**所给文本**
Received date: 2019-04-19

  Revised date: 2019-06-14

  Online published: 2019-07-15

Supported by

Naval Weapons and Equipment Pre-Research Project (3020801010105)

摘要

在大口径舰炮制导炮弹打击近岸机动目标的末段,考虑攻击角、控制受限、视线(LOS)角速率测量受限等约束,提出了一种基于块动态面与扩张状态观测器(BDSESO)的多约束空间导引与控制一体化设计(IGC)方法。构建了滚转制导炮弹的空间导引与控制一体化的严块反馈串级模型,运用扩张状态观测器估计视线角速率和目标机动、建模误差、风等系统内外不确定干扰。为了在有限时间内零化视线角跟踪误差与视线角速率,采用自适应指数趋近律设计非奇异终端滑模,通过自适应动态面控制有效镇定串级系统并避免微分膨胀,引入自适应Nussbaum增益函数补偿控制受限的饱和非线性。通过Lyapunov理论证明了视线角跟踪误差、视线角速率的有限时间收敛性与全系统状态的一致最终有界性。半实物仿真实验表明:该方法使制导炮弹在打击具有不同机动形式的目标时,均具备较好的末制导性能。

**简短任务 1**
所给文本中，引入自适应Nussbaum增益函数是为了补偿什么？
**简短任务 2**
请照原样抄录所给文本中的一段，从"Received date: 2019-04-19"开始，一直到"时,均具备较好的末制导性能。"为止。

**所给条目**
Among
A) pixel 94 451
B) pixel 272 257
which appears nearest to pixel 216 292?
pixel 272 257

--

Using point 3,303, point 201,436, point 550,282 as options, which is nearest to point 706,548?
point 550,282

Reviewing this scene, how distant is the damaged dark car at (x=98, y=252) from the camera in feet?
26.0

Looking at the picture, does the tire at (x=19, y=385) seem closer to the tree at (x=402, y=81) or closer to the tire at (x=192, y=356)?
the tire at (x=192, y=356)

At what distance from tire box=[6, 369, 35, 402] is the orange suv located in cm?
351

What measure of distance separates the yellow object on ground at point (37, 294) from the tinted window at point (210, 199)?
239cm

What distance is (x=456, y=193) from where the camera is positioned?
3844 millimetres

--

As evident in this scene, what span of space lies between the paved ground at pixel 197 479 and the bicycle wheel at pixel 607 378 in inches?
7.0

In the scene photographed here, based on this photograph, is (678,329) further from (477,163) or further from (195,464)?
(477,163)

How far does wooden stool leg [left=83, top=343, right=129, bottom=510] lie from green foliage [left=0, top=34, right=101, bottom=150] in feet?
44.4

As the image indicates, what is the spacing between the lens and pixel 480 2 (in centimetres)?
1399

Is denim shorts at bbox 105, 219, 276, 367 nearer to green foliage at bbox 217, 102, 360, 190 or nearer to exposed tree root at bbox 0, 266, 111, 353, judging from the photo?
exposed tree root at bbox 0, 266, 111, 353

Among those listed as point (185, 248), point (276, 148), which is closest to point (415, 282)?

**完整回答 1**
控制受限的饱和非线性。

**完整回答 2**
Received date: 2019-04-19

  Revised date: 2019-06-14

  Online published: 2019-07-15

Supported by

Naval Weapons and Equipment Pre-Research Project (3020801010105)

摘要

在大口径舰炮制导炮弹打击近岸机动目标的末段,考虑攻击角、控制受限、视线(LOS)角速率测量受限等约束,提出了一种基于块动态面与扩张状态观测器(BDSESO)的多约束空间导引与控制一体化设计(IGC)方法。构建了滚转制导炮弹的空间导引与控制一体化的严块反馈串级模型,运用扩张状态观测器估计视线角速率和目标机动、建模误差、风等系统内外不确定干扰。为了在有限时间内零化视线角跟踪误差与视线角速率,采用自适应指数趋近律设计非奇异终端滑模,通过自适应动态面控制有效镇定串级系统并避免微分膨胀,引入自适应Nussbaum增益函数补偿控制受限的饱和非线性。通过Lyapunov理论证明了视线角跟踪误差、视线角速率的有限时间收敛性与全系统状态的一致最终有界性。半实物仿真实验表明:该方法使制导炮弹在打击具有不同机动形式的目标时,均具备较好的末制导性能。